_Prompt_
Make an exact copy of the records, leaving out the images.

_Records shown_
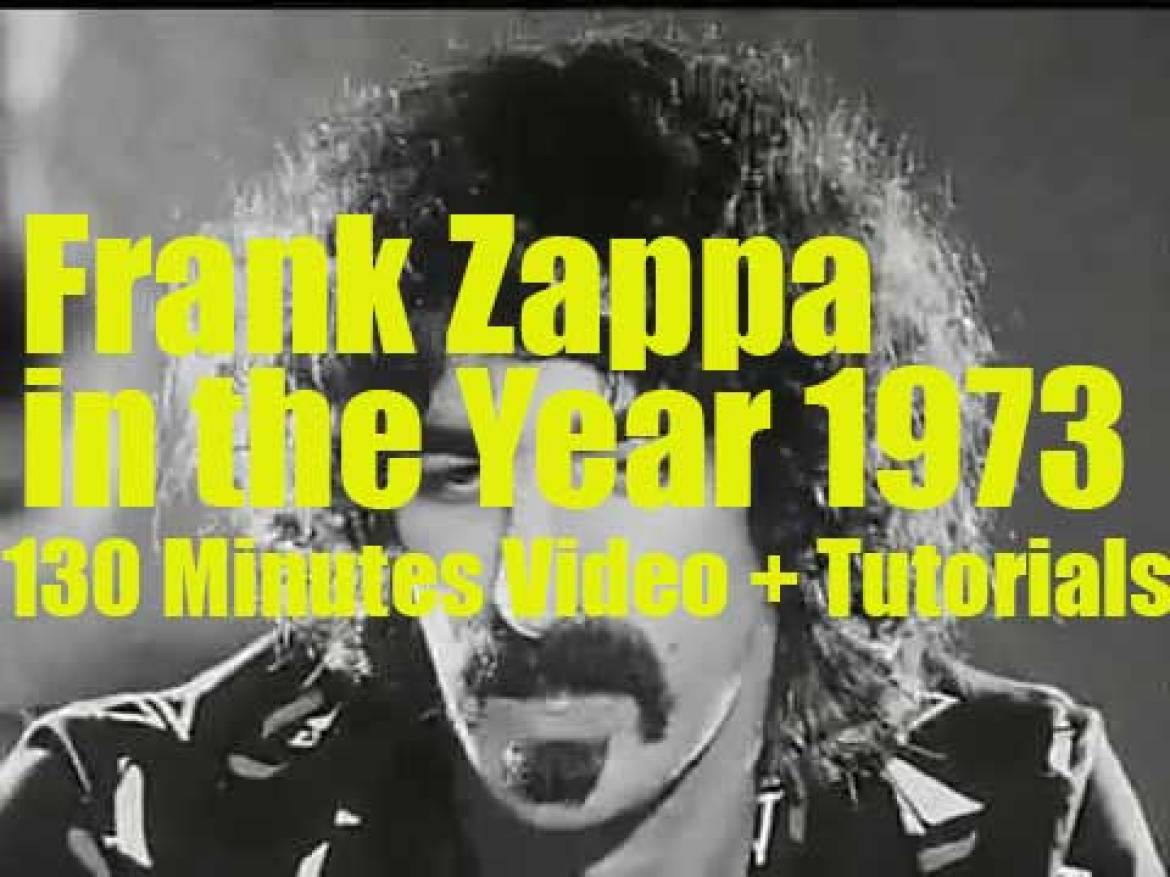 Frank Zappa in the Year 1973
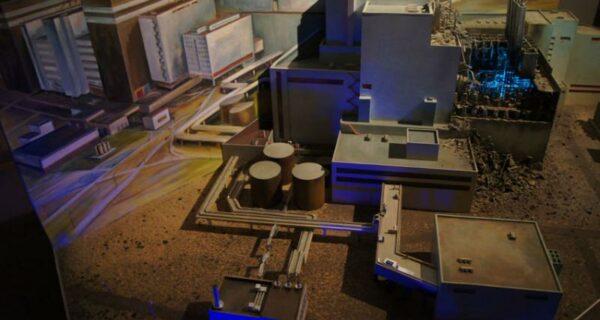 Чернобыльская авария в музейных экспонатах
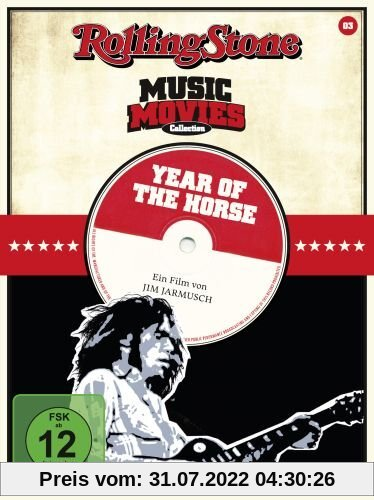 Year of the Horse / Rolling Stone Music Movies Collection von Jim Jarmusch
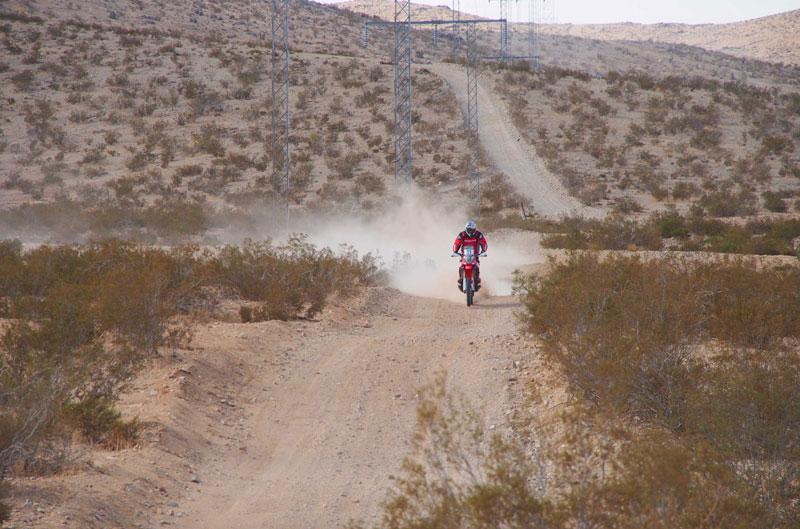 Honda HRC vuelve a la acción antes del Dakar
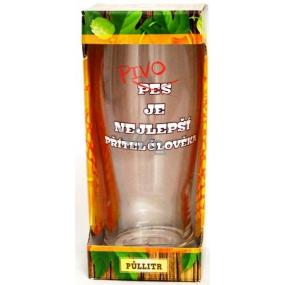 Albi Pivní liga Půllitr v krabičce Pivo je nejlepší masivní sklo 0,5 l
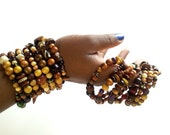 Tribal inspired wood and stone bracelet stack- The Nzinga (large stack)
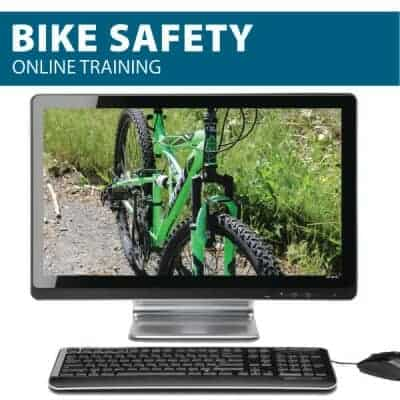 Bike Safety Online Training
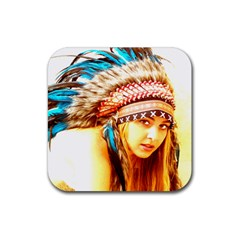 Indian 12 Rubber Coaster (square)  by indianwarrior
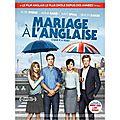 On peut dire oui à ce Mariage à l'<b>anglaise</b>!!!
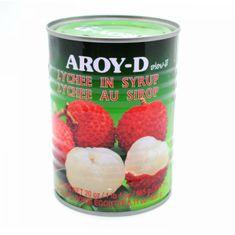 Aroy-d Aroy D kompot liči v sirupu 565g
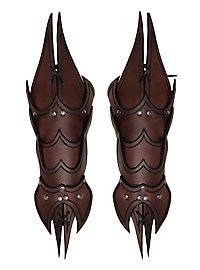 Demon Vambraces brown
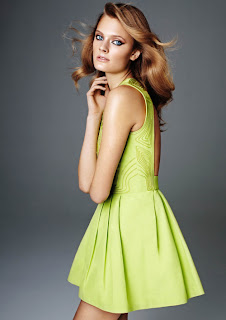 Lime Green Dress H&M Glamour Conscious Collection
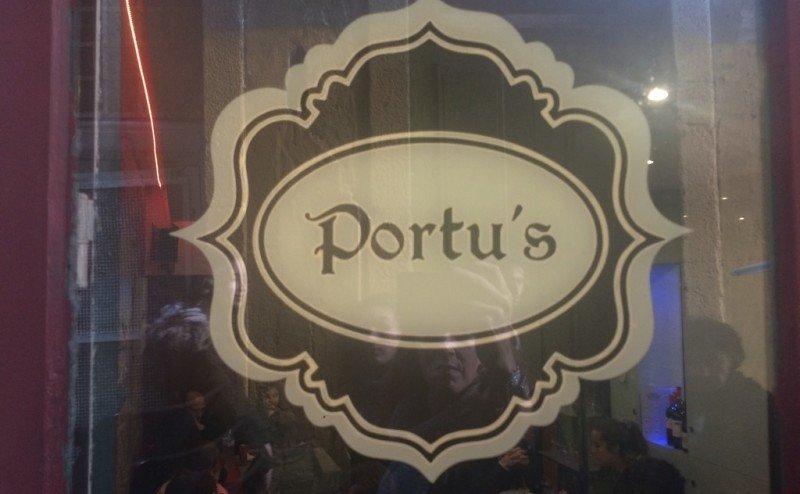 Portu's | Ribeira | Porto | Carapaus de Comida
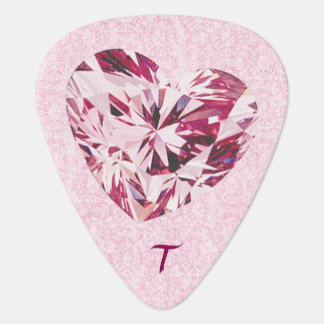 Pink Heart Gem Guitar Pick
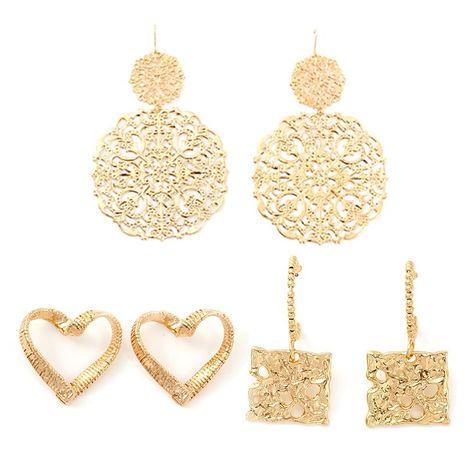 Pendientes de aleación hueca para mujer Love Plating NHNZ122141's discount tags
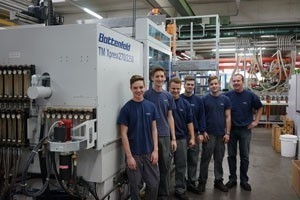 Apprentices at Fries Kunststofftechnik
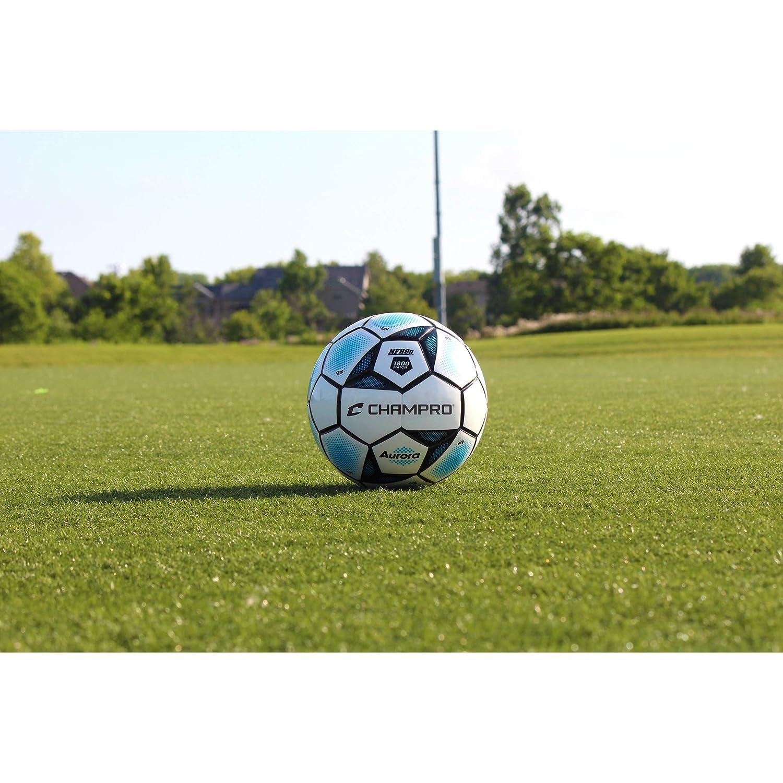 Champro Aurora Thermal Bonded Soccer Ball 1800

_Task response_
 Frank Zappa in the Year 1973
 Чернобыльская авария в музейных экспонатах
 Year of the Horse / Rolling Stone Music Movies Collection von Jim Jarmusch
 Honda HRC vuelve a la acción antes del Dakar
 Albi Pivní liga Půllitr v krabičce Pivo je nejlepší masivní sklo 0,5 l
 Tribal inspired wood and stone bracelet stack- The Nzinga (large stack)
 Bike Safety Online Training
 Indian 12 Rubber Coaster (square)  by indianwarrior
 On peut dire oui à ce Mariage à l'<b>anglaise</b>!!!
 Aroy-d Aroy D kompot liči v sirupu 565g
 Demon Vambraces brown
 Lime Green Dress H&M Glamour Conscious Collection
 Portu's | Ribeira | Porto | Carapaus de Comida
 Pink Heart Gem Guitar Pick
 Pendientes de aleación hueca para mujer Love Plating NHNZ122141's discount tags
 Apprentices at Fries Kunststofftechnik
 Champro Aurora Thermal Bonded Soccer Ball 1800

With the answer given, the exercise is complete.